CMP has also released more than 10 hours of raw, uncut footage, as well as audio transcripts and several lengthy mini-documentaries.
Planned Parenthood maintains that the tapes have been doctored so as to give the impression that it is engaged in unethical and likely illegal behavior.
Some reporters have responded to the scandal by giving Planned Parenthood a platform to accuse CMP of spreading misinformation, while others have said themselves that the tapes are intentionally misleading.
None have said whether they’ve watched all of the available footage.
The Washington Post, the Associated Press and the New York Times, for example, have allowed Planned Parenthood to denounce the videos repeatedly as anti-abortion propaganda.
Others in the press have taken it a step further.
The videos have been “selectively edited,” reported Mother Jones’ Molly Redden.
The L.A. Times’ Michael Hiltzik wrote that the tapes have been, “conclusively discredited as heavily edited misrepresentations.”
Mic’s Gregory Kreig said CMP had released, “secretly recorded and selectively edited videos.” And for Salon’s Sohpia Tesfaye, the videos are “heavily” and “deceptively” edited.
Though they repeat the claim that the video are intentionally misleading, none of the 15 journalists contacted this week by the Washington Examiner’s media desk would say if they’ve actually watched all of the released footage, and only one responded directly to inquiries.
The Huffington Post’s Samantha Lachman, who specifically referred to the tapes as “selectively edited,” would not say whether she had watched all of the available material. She instead directed the Examiner’s attention to a Planned Parenthood-commissioned study claiming the videos have been deceptively doctored.
That study, which was done by the research firm Fusion GPS, also said that CMP’s audio transcripts were incomplete.
The commissioned analysis did not address questions surrounding one CMP video showing Deborah Nucatola, who has served as Planned Parenthood’s senior director of medical services since 2009, discussing “doing a little better than” breaking even for donated organs.
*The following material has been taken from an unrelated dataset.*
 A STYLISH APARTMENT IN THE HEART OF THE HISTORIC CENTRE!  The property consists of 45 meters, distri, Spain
The commissioned study, which focused on only four of the ten CMP videos, also failed to address footage showing Planned Parenthood affiliates seemingly discussing performing partial birth abortions so as to keep specific organs intact.
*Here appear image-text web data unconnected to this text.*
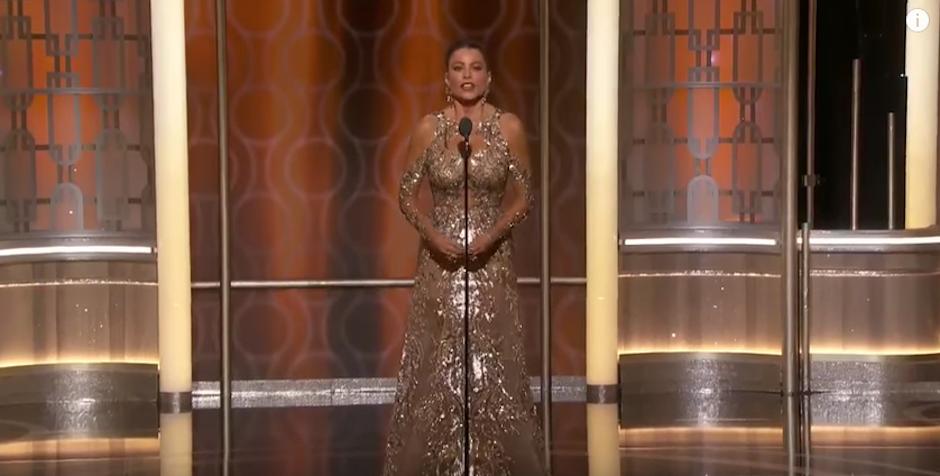 Sofía Vergara deslumbró con un sexy vestido dorado. (Foto: Captura de pantalla)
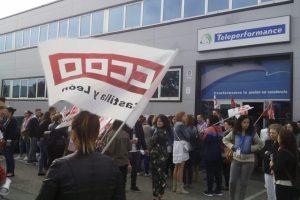 Los trabajadores de Teleperformance Ponferrada protestaron a las puertas de su puesto de trabajo por un nuevo convenio. / CCOO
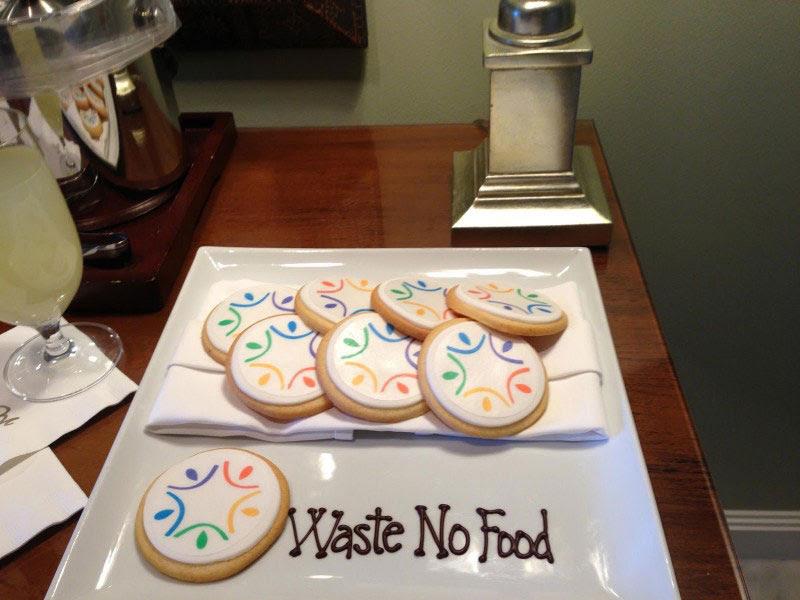 องค์กรบริจาคอาหารเพื่อการกุศล Waste No Food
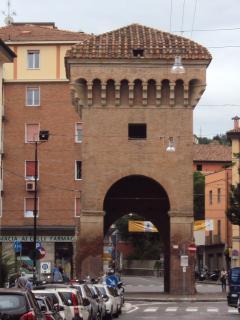 Porta Castiglione, una delle antiche porte di accesso alla città.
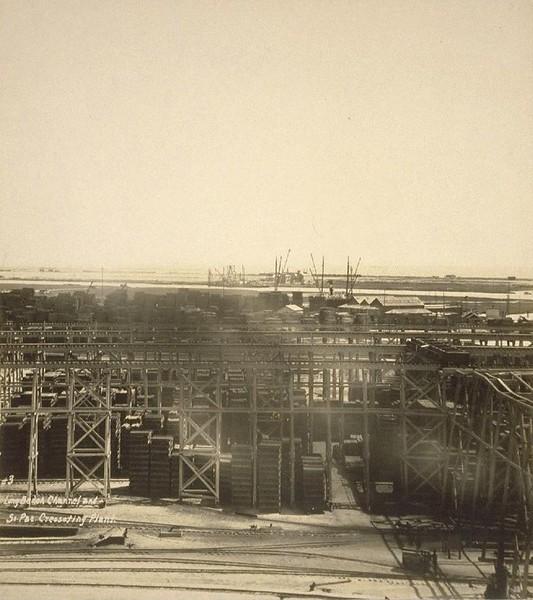 1926-LosAngelesHarbor-SanPedro3-LongBeachChannel&SoPacCreosotingPlant.jpg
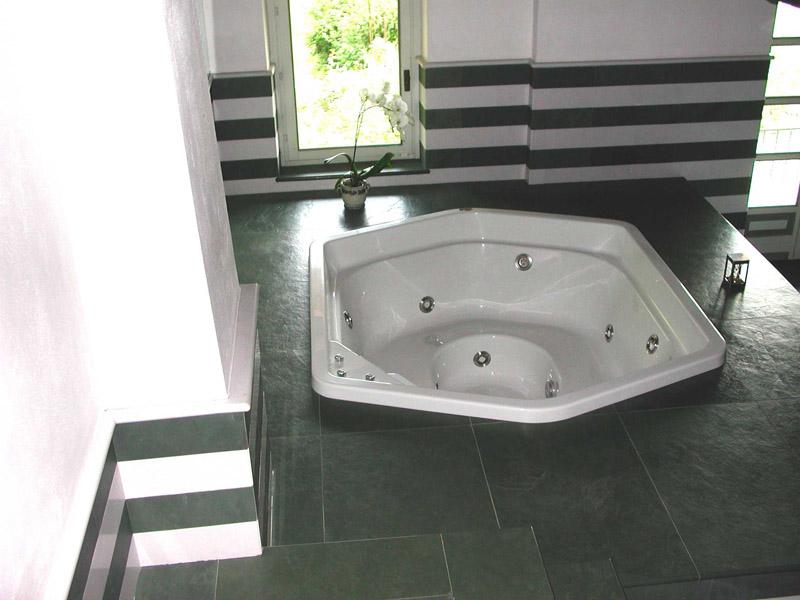 Bagno in ardesia verde e marmo bianco puro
It is illegal to profit from the donation of fetal tissue. It is also illegal under federal law to perform partial birth abortions.
The Examiner asked Lachman a second time whether she had watched all of the CMP footage.
She did not respond.
Two Washington Post reporters also declined to say whether they’ve watched every tape released by CMP, and instead referred the Examiner to the newspaper’s spokeswoman.
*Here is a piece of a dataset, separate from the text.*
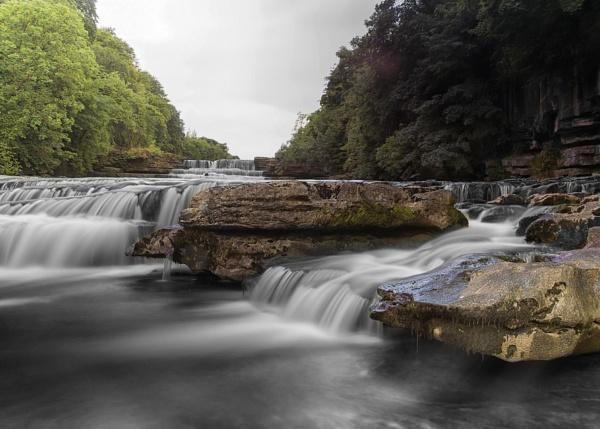 Aysgarth Lower Falls, Yorkshire Dales by matrix45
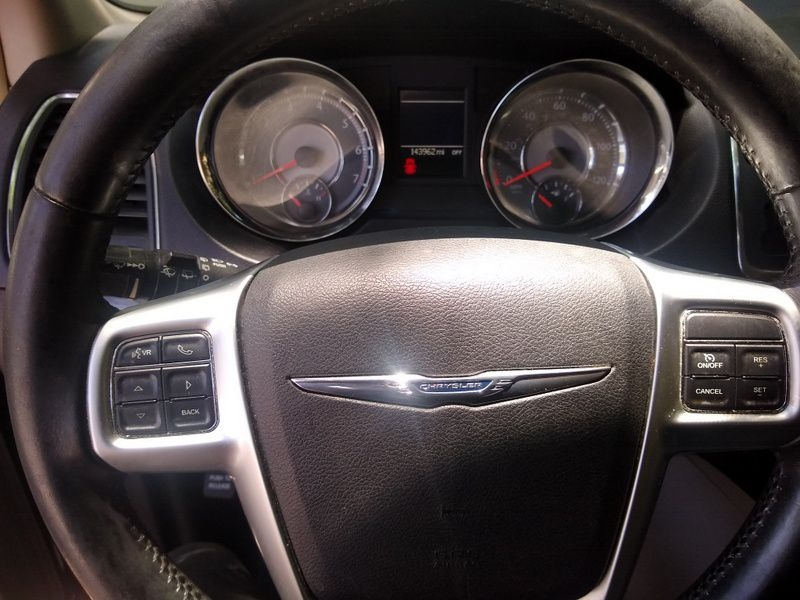 CHRYSLER TOWN & COUNTRY 2012 price $7,500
Post spokeswoman Kris Coratti defended reporters Sandhya Somashekhar and Abby Ohlheiser and their coverage of the scandal by telling the Examiner, “The fact is, in their extensive coverage of this issue, they made repeated reference to both the edited and longer footage posted by the Center for Medical Progress. In addition, they reported on exchanges captured in the longer videos that did not make the shorter cut.”
Other journalists who have repeated that the tapes have been deceptively edited, including Fusion’s Katie McDonough, the New York Times’ Jackie Calmes, Vox.com’s Sarah Kliff, Salon’s Sophia Tesfaye, Mic’s Greg Krieg, the Week contributor Paul Waldman, the Los Angeles Times’ Michael Hiltzik and CNN’s Drew Griffin, declined to comment.
The CMP videos have sparked multiple investigations by Congress, and several states have moved to defund the women’s health group. Planned Parenthood’s go-to defense in all that time has been to claim that the CMP videos have been grossly doctored.
“We know that the videos Mr. Daleiden has released were deceptively edited to smear Planned Parenthood. They omit exculpatory passages and splice excerpts together to create false impressions,” the group’s president, Cecile Richards, said in an August letter addressed to Congress.
“Our analysis of the videos released by Mr. Daledien documents numerous instances where the videos have been heavily edited to change the meaning of what Planned Parenthood staff said and deceive the public,” she added, referring to Fusion GPS’ commissioned study.